With this new deadline, large companies would publish their first reports pursuant to the Directive in 2025, reporting on their 2024 data. Large companies must therefore create a reporting process or amend their existing one in 2023 at the latest.

Another major change to the proposed Directive makes reporting voluntary for small and medium-sized enterprises (SMEs). The original proposed Directive made reporting mandatory for listed SMEs. The Commission would draft separate, less rigorous reporting standards for voluntary reporting.

The Directive would concern SMEs doing voluntary reporting from 1 January 2026 onwards, which means SMEs would report on their 2026 data in 2027.

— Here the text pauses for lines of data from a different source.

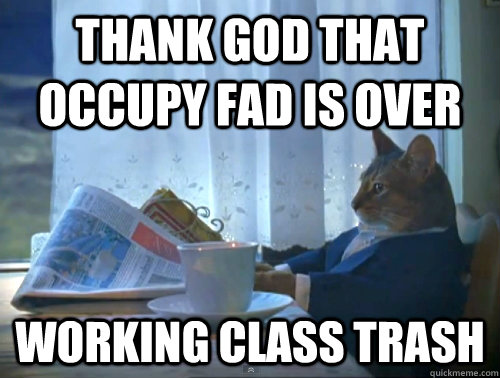 Thank god that  occupy fad is over working class trash  The One Percent Cat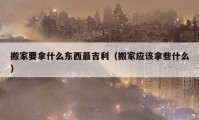 搬家要拿什么東西最吉利（搬家應(yīng)該拿些什么）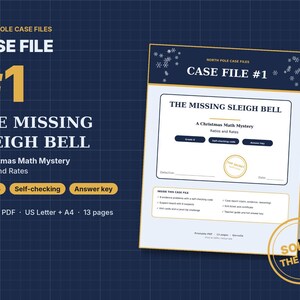 Könnte beinhalten: Ein druckbares PDF-Mathe-Rätsel mit dem Titel North Pole Case Files #1: The Missing Sleigh Bell. Das Dokument hat eine dunkelblaue Kopfzeile mit Schneeflocken, eine weiße Seite mit schwarzem Text, ein goldenes Top Secret-Siegel und einen goldenen Kreis.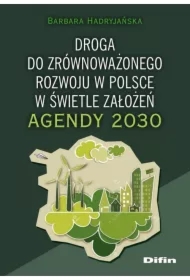 Droga do zrównoważonego rozwoju w Polsce...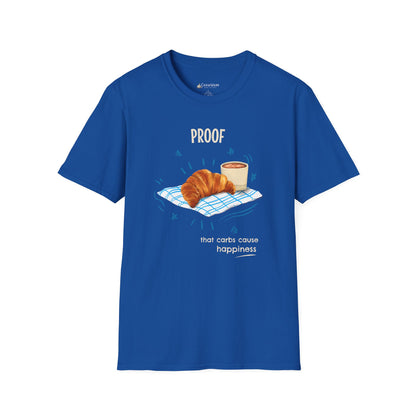 "Proof That Carbs Cause Happiness" Croissant Bread Baking T-Shirt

The Commission would also define sectors that are of higher risk to sustainability and draft separate reporting standards for them. SMEs operating in these high-risk sectors could later be obligated to report.

Further regulation is also proposed for subsidiaries: large companies would need to publish their own sustainability reports regardless of their status as a group subsidiary. In the Commission's original proposal, these subsidiaries did not have a reporting obligation.

In addition, reporting requirements would also apply to non-EU companies that operate in the European internal market and meet the same application criteria.